:: What you are asked to do ::
In one to three sentences, explain why the GIS industry article below says online opinions about the state of the field often cannot be trusted.

Do GIS Professionals Understand their Own Industry Well Enough? - 07/02/2018

As the power of locational data starts to dawn on a wider range of industries, the GIS profession needs to ensure that it understands the fast-changing world within which it operates. This very challenge, of redefining itself for the 21st century, is explored in the following article by New Zealander, Nathan Heazlewood. Thought-provoking, to say the least.

Many people employed in the GIS Industry are interested in what is happening to our field; for example, trends in changing technology, usage patterns, profitability, and employment prospects. However, getting an accurate picture is problematic in such a multi-faceted industry. Setting criteria and measurement processes is difficult because of constant change and new ‘disruptive’ elements. There are many online opinions on this topic, but often these cannot be trusted because they are tainted by marketing spin and a lack of solid evidence.

In my view, it is important that the industry improves analysis of how it is growing and changing. This is important for the next generations of graduates (or professionals planning their careers). Training should be targeted so that the workforce fits the employment market.

Although I have read many articles which suggest that “artificial intelligence will soon replace most GIS analyst jobs”, I’m not convinced this is will happen soon. While many of these perspectives are somewhat ‘clickbait’-focused, it is nevertheless important to understand, based on evidence and metrics, what is happening to the GIS industry and to the employment opportunities within it.

:: Material provided ::
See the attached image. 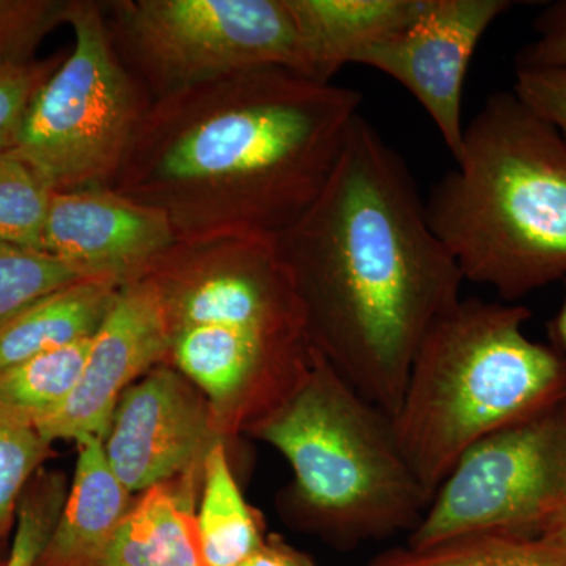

:: Solution below ::
According to the article, many online opinions about trends in the GIS industry are tainted by marketing spin and lack solid evidence, so they often cannot be trusted.